I’d love to be one of those people who can look back on life and say – Yup, I’ve absolutely nailed it! But in order to be able to do that, you first have to know clearly what it is you want out of life, have a long-term plan to work towards, and then stick to it. I don’t really have a fixed plan – to be honest I’ve never had a fixed plan.
I’ve always been more of a non-plan plan girl…
When I was really young, I was ill a lot, and I remember thinking I might want to be a nurse. Then as I got a bit older, I thought I might want to be a doctor. And then when it became clear my school grades weren’t going to make medicine an easy possibility, I shifted away from healthcare and towards thinking creatively about studying art instead. I even applied for Art School in my final year, but wasn’t accepted straight away after leaving school.
At that point I just drifted away from the idea of study.
So not long after leaving school at 17, while working locally in retail and still living at home, I started going out with a local boy I used to go to primary school with, and we soon got engaged, planning our wedding for the following summer. I’d discovered sex with a bang, felt grown up in the smug self-important way that overly-hormonal teenagers do, and the thought of studying became a distant memory. I was going to be a wife and that felt fine.
And then not long after I turned 18 I got pregnant and embarked on the trepidatious journey of motherhood.
It wasn’t a happy marriage. I tried so hard to make it work, we had three children together but the honest truth is I know now we should never have got married in the first place. I struggled with depression throughout, as I did before and after. I still struggle on and off with depression today. We separated when I was 24, had a very acrimonious divorce that took four long years to go through, and in the end the children stayed with me.
Over the years I did my best in bringing them up, but sadly I made many mistakes along the way. Messed up some, lost my sense of direction, took more than a few wrong turns.

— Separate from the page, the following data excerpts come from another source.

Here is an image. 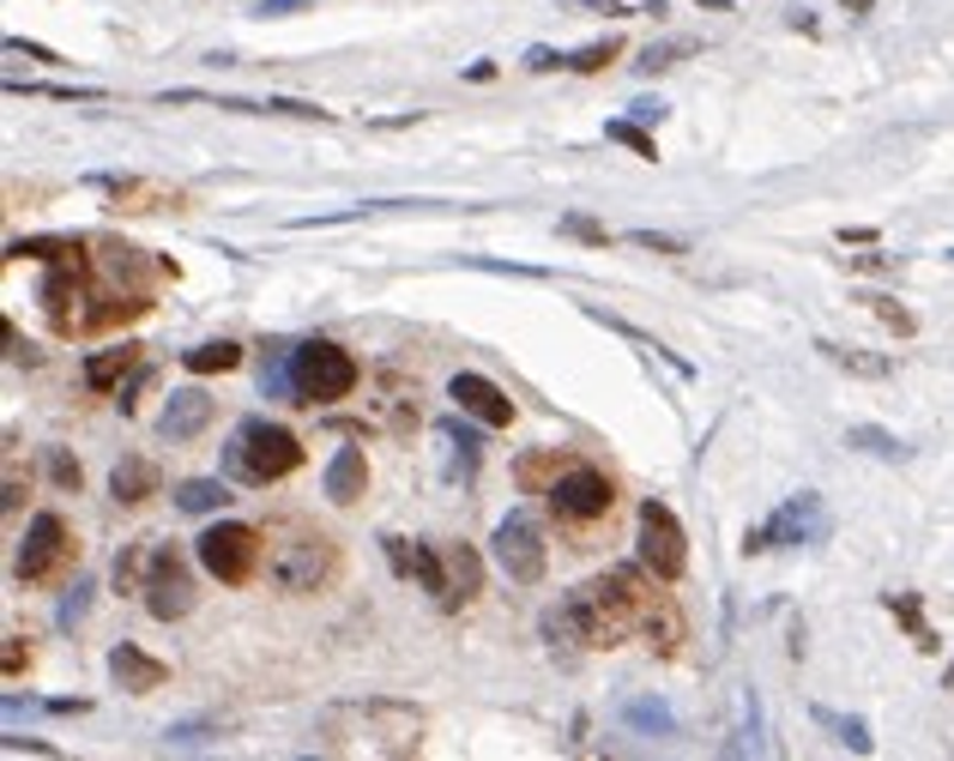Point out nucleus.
I'll return each instance as SVG.
<instances>
[{
  "label": "nucleus",
  "instance_id": "nucleus-36",
  "mask_svg": "<svg viewBox=\"0 0 954 761\" xmlns=\"http://www.w3.org/2000/svg\"><path fill=\"white\" fill-rule=\"evenodd\" d=\"M48 478H55V490H79V483H85V471H79V459H72V454L48 447Z\"/></svg>",
  "mask_w": 954,
  "mask_h": 761
},
{
  "label": "nucleus",
  "instance_id": "nucleus-28",
  "mask_svg": "<svg viewBox=\"0 0 954 761\" xmlns=\"http://www.w3.org/2000/svg\"><path fill=\"white\" fill-rule=\"evenodd\" d=\"M882 604H888V611H894V616H900V623H906V635H912V647H924V652H936V647H942V640H936V635H930V628H924V616H918V598H912V592H888V598H882Z\"/></svg>",
  "mask_w": 954,
  "mask_h": 761
},
{
  "label": "nucleus",
  "instance_id": "nucleus-25",
  "mask_svg": "<svg viewBox=\"0 0 954 761\" xmlns=\"http://www.w3.org/2000/svg\"><path fill=\"white\" fill-rule=\"evenodd\" d=\"M845 447H857V454H869V459H906L912 454L900 435L876 429V423H852V429H845Z\"/></svg>",
  "mask_w": 954,
  "mask_h": 761
},
{
  "label": "nucleus",
  "instance_id": "nucleus-18",
  "mask_svg": "<svg viewBox=\"0 0 954 761\" xmlns=\"http://www.w3.org/2000/svg\"><path fill=\"white\" fill-rule=\"evenodd\" d=\"M362 490H369V459H362V447H338L326 459V502L350 507Z\"/></svg>",
  "mask_w": 954,
  "mask_h": 761
},
{
  "label": "nucleus",
  "instance_id": "nucleus-20",
  "mask_svg": "<svg viewBox=\"0 0 954 761\" xmlns=\"http://www.w3.org/2000/svg\"><path fill=\"white\" fill-rule=\"evenodd\" d=\"M290 357H296V345H266L260 393H266V399H284V405H296V369H290Z\"/></svg>",
  "mask_w": 954,
  "mask_h": 761
},
{
  "label": "nucleus",
  "instance_id": "nucleus-26",
  "mask_svg": "<svg viewBox=\"0 0 954 761\" xmlns=\"http://www.w3.org/2000/svg\"><path fill=\"white\" fill-rule=\"evenodd\" d=\"M229 502V490L217 478H188V483H176V507L181 514H217V507Z\"/></svg>",
  "mask_w": 954,
  "mask_h": 761
},
{
  "label": "nucleus",
  "instance_id": "nucleus-4",
  "mask_svg": "<svg viewBox=\"0 0 954 761\" xmlns=\"http://www.w3.org/2000/svg\"><path fill=\"white\" fill-rule=\"evenodd\" d=\"M193 562L224 586H248L254 568H260V531L242 526V519H217L193 538Z\"/></svg>",
  "mask_w": 954,
  "mask_h": 761
},
{
  "label": "nucleus",
  "instance_id": "nucleus-30",
  "mask_svg": "<svg viewBox=\"0 0 954 761\" xmlns=\"http://www.w3.org/2000/svg\"><path fill=\"white\" fill-rule=\"evenodd\" d=\"M816 719L828 725V731L840 737L852 756H869V749H876V743H869V725H864V719H845V713H828V707H816Z\"/></svg>",
  "mask_w": 954,
  "mask_h": 761
},
{
  "label": "nucleus",
  "instance_id": "nucleus-41",
  "mask_svg": "<svg viewBox=\"0 0 954 761\" xmlns=\"http://www.w3.org/2000/svg\"><path fill=\"white\" fill-rule=\"evenodd\" d=\"M0 664H7V676H19L24 664H31V647H24L19 635H7V652H0Z\"/></svg>",
  "mask_w": 954,
  "mask_h": 761
},
{
  "label": "nucleus",
  "instance_id": "nucleus-13",
  "mask_svg": "<svg viewBox=\"0 0 954 761\" xmlns=\"http://www.w3.org/2000/svg\"><path fill=\"white\" fill-rule=\"evenodd\" d=\"M381 544H386V562H393L399 574H417V586L429 592L441 611H459L453 580H447V556L435 550V544H405V538H381Z\"/></svg>",
  "mask_w": 954,
  "mask_h": 761
},
{
  "label": "nucleus",
  "instance_id": "nucleus-10",
  "mask_svg": "<svg viewBox=\"0 0 954 761\" xmlns=\"http://www.w3.org/2000/svg\"><path fill=\"white\" fill-rule=\"evenodd\" d=\"M640 568H647L652 580H683V568H688L683 519H676L664 502H640Z\"/></svg>",
  "mask_w": 954,
  "mask_h": 761
},
{
  "label": "nucleus",
  "instance_id": "nucleus-29",
  "mask_svg": "<svg viewBox=\"0 0 954 761\" xmlns=\"http://www.w3.org/2000/svg\"><path fill=\"white\" fill-rule=\"evenodd\" d=\"M622 719L635 725V731H652V737H671L676 731V719H671V707H664V701H628Z\"/></svg>",
  "mask_w": 954,
  "mask_h": 761
},
{
  "label": "nucleus",
  "instance_id": "nucleus-2",
  "mask_svg": "<svg viewBox=\"0 0 954 761\" xmlns=\"http://www.w3.org/2000/svg\"><path fill=\"white\" fill-rule=\"evenodd\" d=\"M224 466L236 471L242 483H278L302 466V441L284 429V423H266V417H248L224 447Z\"/></svg>",
  "mask_w": 954,
  "mask_h": 761
},
{
  "label": "nucleus",
  "instance_id": "nucleus-7",
  "mask_svg": "<svg viewBox=\"0 0 954 761\" xmlns=\"http://www.w3.org/2000/svg\"><path fill=\"white\" fill-rule=\"evenodd\" d=\"M543 495H550L555 519H574V526H586V519H604V514L616 507V483L604 478L598 466H586V459H568Z\"/></svg>",
  "mask_w": 954,
  "mask_h": 761
},
{
  "label": "nucleus",
  "instance_id": "nucleus-5",
  "mask_svg": "<svg viewBox=\"0 0 954 761\" xmlns=\"http://www.w3.org/2000/svg\"><path fill=\"white\" fill-rule=\"evenodd\" d=\"M490 556H495V568H502L514 586H538L543 568H550V544H543V526L526 514V507L502 514V526H495V538H490Z\"/></svg>",
  "mask_w": 954,
  "mask_h": 761
},
{
  "label": "nucleus",
  "instance_id": "nucleus-37",
  "mask_svg": "<svg viewBox=\"0 0 954 761\" xmlns=\"http://www.w3.org/2000/svg\"><path fill=\"white\" fill-rule=\"evenodd\" d=\"M91 592H97V586H91V580H79V586H72V592H67V598H60V611H55V623H60V628H72V623H79V616H85V604H91Z\"/></svg>",
  "mask_w": 954,
  "mask_h": 761
},
{
  "label": "nucleus",
  "instance_id": "nucleus-42",
  "mask_svg": "<svg viewBox=\"0 0 954 761\" xmlns=\"http://www.w3.org/2000/svg\"><path fill=\"white\" fill-rule=\"evenodd\" d=\"M7 55H24V60H55V48H43V43H24V36H7Z\"/></svg>",
  "mask_w": 954,
  "mask_h": 761
},
{
  "label": "nucleus",
  "instance_id": "nucleus-23",
  "mask_svg": "<svg viewBox=\"0 0 954 761\" xmlns=\"http://www.w3.org/2000/svg\"><path fill=\"white\" fill-rule=\"evenodd\" d=\"M816 350L833 362V369L857 374V381H882V374H888V357H869V350H857V345H833V338H816Z\"/></svg>",
  "mask_w": 954,
  "mask_h": 761
},
{
  "label": "nucleus",
  "instance_id": "nucleus-34",
  "mask_svg": "<svg viewBox=\"0 0 954 761\" xmlns=\"http://www.w3.org/2000/svg\"><path fill=\"white\" fill-rule=\"evenodd\" d=\"M864 302H869V309H876V321L888 326V333H900V338H912V333H918L912 309H900V302H894V296H864Z\"/></svg>",
  "mask_w": 954,
  "mask_h": 761
},
{
  "label": "nucleus",
  "instance_id": "nucleus-24",
  "mask_svg": "<svg viewBox=\"0 0 954 761\" xmlns=\"http://www.w3.org/2000/svg\"><path fill=\"white\" fill-rule=\"evenodd\" d=\"M181 362H188L193 374H224V369H236V362H242V345H236V338H205V345L181 350Z\"/></svg>",
  "mask_w": 954,
  "mask_h": 761
},
{
  "label": "nucleus",
  "instance_id": "nucleus-51",
  "mask_svg": "<svg viewBox=\"0 0 954 761\" xmlns=\"http://www.w3.org/2000/svg\"><path fill=\"white\" fill-rule=\"evenodd\" d=\"M942 689H954V664H949V671H942Z\"/></svg>",
  "mask_w": 954,
  "mask_h": 761
},
{
  "label": "nucleus",
  "instance_id": "nucleus-33",
  "mask_svg": "<svg viewBox=\"0 0 954 761\" xmlns=\"http://www.w3.org/2000/svg\"><path fill=\"white\" fill-rule=\"evenodd\" d=\"M616 55H622V43H616V36H604V43H586L580 55H568V72H604Z\"/></svg>",
  "mask_w": 954,
  "mask_h": 761
},
{
  "label": "nucleus",
  "instance_id": "nucleus-46",
  "mask_svg": "<svg viewBox=\"0 0 954 761\" xmlns=\"http://www.w3.org/2000/svg\"><path fill=\"white\" fill-rule=\"evenodd\" d=\"M852 266H857V272H888V254H852Z\"/></svg>",
  "mask_w": 954,
  "mask_h": 761
},
{
  "label": "nucleus",
  "instance_id": "nucleus-12",
  "mask_svg": "<svg viewBox=\"0 0 954 761\" xmlns=\"http://www.w3.org/2000/svg\"><path fill=\"white\" fill-rule=\"evenodd\" d=\"M36 302L48 309V321H55L60 333H79V326H85V314H79V302H85V260H79V254L48 260V278L36 284Z\"/></svg>",
  "mask_w": 954,
  "mask_h": 761
},
{
  "label": "nucleus",
  "instance_id": "nucleus-40",
  "mask_svg": "<svg viewBox=\"0 0 954 761\" xmlns=\"http://www.w3.org/2000/svg\"><path fill=\"white\" fill-rule=\"evenodd\" d=\"M151 381H157V374H151V369H139V374H133L127 387H121V399H115V405H121V411H127V417H133V411H139V393H145V387H151Z\"/></svg>",
  "mask_w": 954,
  "mask_h": 761
},
{
  "label": "nucleus",
  "instance_id": "nucleus-22",
  "mask_svg": "<svg viewBox=\"0 0 954 761\" xmlns=\"http://www.w3.org/2000/svg\"><path fill=\"white\" fill-rule=\"evenodd\" d=\"M447 580H453V598L459 604H471L483 592V562H478V550L471 544H447Z\"/></svg>",
  "mask_w": 954,
  "mask_h": 761
},
{
  "label": "nucleus",
  "instance_id": "nucleus-9",
  "mask_svg": "<svg viewBox=\"0 0 954 761\" xmlns=\"http://www.w3.org/2000/svg\"><path fill=\"white\" fill-rule=\"evenodd\" d=\"M333 574H338V550H333V538H321V531H302V538H290V544L272 550V586L278 592H314Z\"/></svg>",
  "mask_w": 954,
  "mask_h": 761
},
{
  "label": "nucleus",
  "instance_id": "nucleus-45",
  "mask_svg": "<svg viewBox=\"0 0 954 761\" xmlns=\"http://www.w3.org/2000/svg\"><path fill=\"white\" fill-rule=\"evenodd\" d=\"M308 0H260V12L266 19H290V12H302Z\"/></svg>",
  "mask_w": 954,
  "mask_h": 761
},
{
  "label": "nucleus",
  "instance_id": "nucleus-15",
  "mask_svg": "<svg viewBox=\"0 0 954 761\" xmlns=\"http://www.w3.org/2000/svg\"><path fill=\"white\" fill-rule=\"evenodd\" d=\"M97 188H109L115 212H188V193L151 176H103Z\"/></svg>",
  "mask_w": 954,
  "mask_h": 761
},
{
  "label": "nucleus",
  "instance_id": "nucleus-35",
  "mask_svg": "<svg viewBox=\"0 0 954 761\" xmlns=\"http://www.w3.org/2000/svg\"><path fill=\"white\" fill-rule=\"evenodd\" d=\"M212 737H217V725H200V719H193V725H169L164 749H200V743H212Z\"/></svg>",
  "mask_w": 954,
  "mask_h": 761
},
{
  "label": "nucleus",
  "instance_id": "nucleus-49",
  "mask_svg": "<svg viewBox=\"0 0 954 761\" xmlns=\"http://www.w3.org/2000/svg\"><path fill=\"white\" fill-rule=\"evenodd\" d=\"M635 115H640V121H659V115H664V103H659V97H640Z\"/></svg>",
  "mask_w": 954,
  "mask_h": 761
},
{
  "label": "nucleus",
  "instance_id": "nucleus-44",
  "mask_svg": "<svg viewBox=\"0 0 954 761\" xmlns=\"http://www.w3.org/2000/svg\"><path fill=\"white\" fill-rule=\"evenodd\" d=\"M7 756H55V749L36 743V737H7Z\"/></svg>",
  "mask_w": 954,
  "mask_h": 761
},
{
  "label": "nucleus",
  "instance_id": "nucleus-16",
  "mask_svg": "<svg viewBox=\"0 0 954 761\" xmlns=\"http://www.w3.org/2000/svg\"><path fill=\"white\" fill-rule=\"evenodd\" d=\"M109 676H115L127 695H151V689L169 683V664L151 659L145 647H133V640H121V647H109Z\"/></svg>",
  "mask_w": 954,
  "mask_h": 761
},
{
  "label": "nucleus",
  "instance_id": "nucleus-43",
  "mask_svg": "<svg viewBox=\"0 0 954 761\" xmlns=\"http://www.w3.org/2000/svg\"><path fill=\"white\" fill-rule=\"evenodd\" d=\"M526 67H531V72H550V67H568V55H555V48H543V43H538V48L526 55Z\"/></svg>",
  "mask_w": 954,
  "mask_h": 761
},
{
  "label": "nucleus",
  "instance_id": "nucleus-21",
  "mask_svg": "<svg viewBox=\"0 0 954 761\" xmlns=\"http://www.w3.org/2000/svg\"><path fill=\"white\" fill-rule=\"evenodd\" d=\"M139 362V345H115V350H97L91 362H85V387L91 393H109V387H121V374Z\"/></svg>",
  "mask_w": 954,
  "mask_h": 761
},
{
  "label": "nucleus",
  "instance_id": "nucleus-11",
  "mask_svg": "<svg viewBox=\"0 0 954 761\" xmlns=\"http://www.w3.org/2000/svg\"><path fill=\"white\" fill-rule=\"evenodd\" d=\"M821 538H828V507H821L816 490H804V495H792L767 526L743 531V550L761 556V550H773V544H792L797 550V544H821Z\"/></svg>",
  "mask_w": 954,
  "mask_h": 761
},
{
  "label": "nucleus",
  "instance_id": "nucleus-48",
  "mask_svg": "<svg viewBox=\"0 0 954 761\" xmlns=\"http://www.w3.org/2000/svg\"><path fill=\"white\" fill-rule=\"evenodd\" d=\"M465 79H471V85H483V79H495V60H471V67H465Z\"/></svg>",
  "mask_w": 954,
  "mask_h": 761
},
{
  "label": "nucleus",
  "instance_id": "nucleus-3",
  "mask_svg": "<svg viewBox=\"0 0 954 761\" xmlns=\"http://www.w3.org/2000/svg\"><path fill=\"white\" fill-rule=\"evenodd\" d=\"M290 369H296V405H338V399H350L357 381H362V362L350 357L345 345H333V338L296 345Z\"/></svg>",
  "mask_w": 954,
  "mask_h": 761
},
{
  "label": "nucleus",
  "instance_id": "nucleus-17",
  "mask_svg": "<svg viewBox=\"0 0 954 761\" xmlns=\"http://www.w3.org/2000/svg\"><path fill=\"white\" fill-rule=\"evenodd\" d=\"M212 423V393H200V387H176L164 405V435L169 441H193V435Z\"/></svg>",
  "mask_w": 954,
  "mask_h": 761
},
{
  "label": "nucleus",
  "instance_id": "nucleus-8",
  "mask_svg": "<svg viewBox=\"0 0 954 761\" xmlns=\"http://www.w3.org/2000/svg\"><path fill=\"white\" fill-rule=\"evenodd\" d=\"M72 556H79V538L67 531V519H60V514H36L31 526H24V544H19L12 574H19L24 586H43V580H55Z\"/></svg>",
  "mask_w": 954,
  "mask_h": 761
},
{
  "label": "nucleus",
  "instance_id": "nucleus-1",
  "mask_svg": "<svg viewBox=\"0 0 954 761\" xmlns=\"http://www.w3.org/2000/svg\"><path fill=\"white\" fill-rule=\"evenodd\" d=\"M652 623H659V598L647 586V568H610L543 611V635L562 647H622L635 628Z\"/></svg>",
  "mask_w": 954,
  "mask_h": 761
},
{
  "label": "nucleus",
  "instance_id": "nucleus-38",
  "mask_svg": "<svg viewBox=\"0 0 954 761\" xmlns=\"http://www.w3.org/2000/svg\"><path fill=\"white\" fill-rule=\"evenodd\" d=\"M562 230H568V236H574V242H592V248H604V242H610V230H604V224H592V217H562Z\"/></svg>",
  "mask_w": 954,
  "mask_h": 761
},
{
  "label": "nucleus",
  "instance_id": "nucleus-50",
  "mask_svg": "<svg viewBox=\"0 0 954 761\" xmlns=\"http://www.w3.org/2000/svg\"><path fill=\"white\" fill-rule=\"evenodd\" d=\"M700 7H712V12H725V7H731V0H700Z\"/></svg>",
  "mask_w": 954,
  "mask_h": 761
},
{
  "label": "nucleus",
  "instance_id": "nucleus-27",
  "mask_svg": "<svg viewBox=\"0 0 954 761\" xmlns=\"http://www.w3.org/2000/svg\"><path fill=\"white\" fill-rule=\"evenodd\" d=\"M67 254H79V242H67V236H19V242H7V260H67Z\"/></svg>",
  "mask_w": 954,
  "mask_h": 761
},
{
  "label": "nucleus",
  "instance_id": "nucleus-47",
  "mask_svg": "<svg viewBox=\"0 0 954 761\" xmlns=\"http://www.w3.org/2000/svg\"><path fill=\"white\" fill-rule=\"evenodd\" d=\"M840 242H852V248H869V242H876V230H869V224H852V230H840Z\"/></svg>",
  "mask_w": 954,
  "mask_h": 761
},
{
  "label": "nucleus",
  "instance_id": "nucleus-19",
  "mask_svg": "<svg viewBox=\"0 0 954 761\" xmlns=\"http://www.w3.org/2000/svg\"><path fill=\"white\" fill-rule=\"evenodd\" d=\"M109 495H115L121 507L151 502V495H157V466H151V459H139V454H127L115 471H109Z\"/></svg>",
  "mask_w": 954,
  "mask_h": 761
},
{
  "label": "nucleus",
  "instance_id": "nucleus-39",
  "mask_svg": "<svg viewBox=\"0 0 954 761\" xmlns=\"http://www.w3.org/2000/svg\"><path fill=\"white\" fill-rule=\"evenodd\" d=\"M635 248H652V254H688V242H676V236H659V230H635Z\"/></svg>",
  "mask_w": 954,
  "mask_h": 761
},
{
  "label": "nucleus",
  "instance_id": "nucleus-32",
  "mask_svg": "<svg viewBox=\"0 0 954 761\" xmlns=\"http://www.w3.org/2000/svg\"><path fill=\"white\" fill-rule=\"evenodd\" d=\"M683 55H695V43H688V36H676V43H652L647 55L635 60V67H640V72H671Z\"/></svg>",
  "mask_w": 954,
  "mask_h": 761
},
{
  "label": "nucleus",
  "instance_id": "nucleus-14",
  "mask_svg": "<svg viewBox=\"0 0 954 761\" xmlns=\"http://www.w3.org/2000/svg\"><path fill=\"white\" fill-rule=\"evenodd\" d=\"M447 399H453L465 417H478L483 429H507V423H514V399H507L490 374H478V369H459L453 381H447Z\"/></svg>",
  "mask_w": 954,
  "mask_h": 761
},
{
  "label": "nucleus",
  "instance_id": "nucleus-6",
  "mask_svg": "<svg viewBox=\"0 0 954 761\" xmlns=\"http://www.w3.org/2000/svg\"><path fill=\"white\" fill-rule=\"evenodd\" d=\"M139 598H145V611L157 616V623H181V616L193 611V574H188V562H181L169 544H151L145 550V580H139Z\"/></svg>",
  "mask_w": 954,
  "mask_h": 761
},
{
  "label": "nucleus",
  "instance_id": "nucleus-31",
  "mask_svg": "<svg viewBox=\"0 0 954 761\" xmlns=\"http://www.w3.org/2000/svg\"><path fill=\"white\" fill-rule=\"evenodd\" d=\"M604 139L628 145V152H635V157H647V164L659 157V145H652V133L640 127V121H604Z\"/></svg>",
  "mask_w": 954,
  "mask_h": 761
}]
</instances>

And so one way or another my ongoing non-plan plan has continued evolving organically ever since. Decades have past. Lots of water has passed under lots of bridges, none of which have been burned beyond repair. I’m not a nurse or a doctor, but for a while I did work in a hospital as a physiotherapy assistant. I’m not an artist, but I am still quite creative. I’m not actually a career girl of any sort in any way, shape or form, full stop. I’m still a mum. I did eventually study though, graduating at 40 with a First Class Honours Degree, and thankfully at 56 – I’ll turn 57 later this year – I’m now happily married with six grandchildren.
Hopefully life is finally mending and healing for all of us.
So I wouldn’t say I’d nailed life, I’d say it was more screwed up than nailed down. But it’s still holding together and at this point I’m not about to quibble over whether I should have used a hammer or a screwdriver to get here – a tool is a tool is a tool. You use what you have to hand, and you get on with it. Stuff is fixed in place, is where it needs to be, and that’s all that matters. It’s my life, and I try not to have too many regrets. I’m not exactly proud of the convoluted path I’ve taken to get here, but I’m no longer as ashamed of it as I used to be.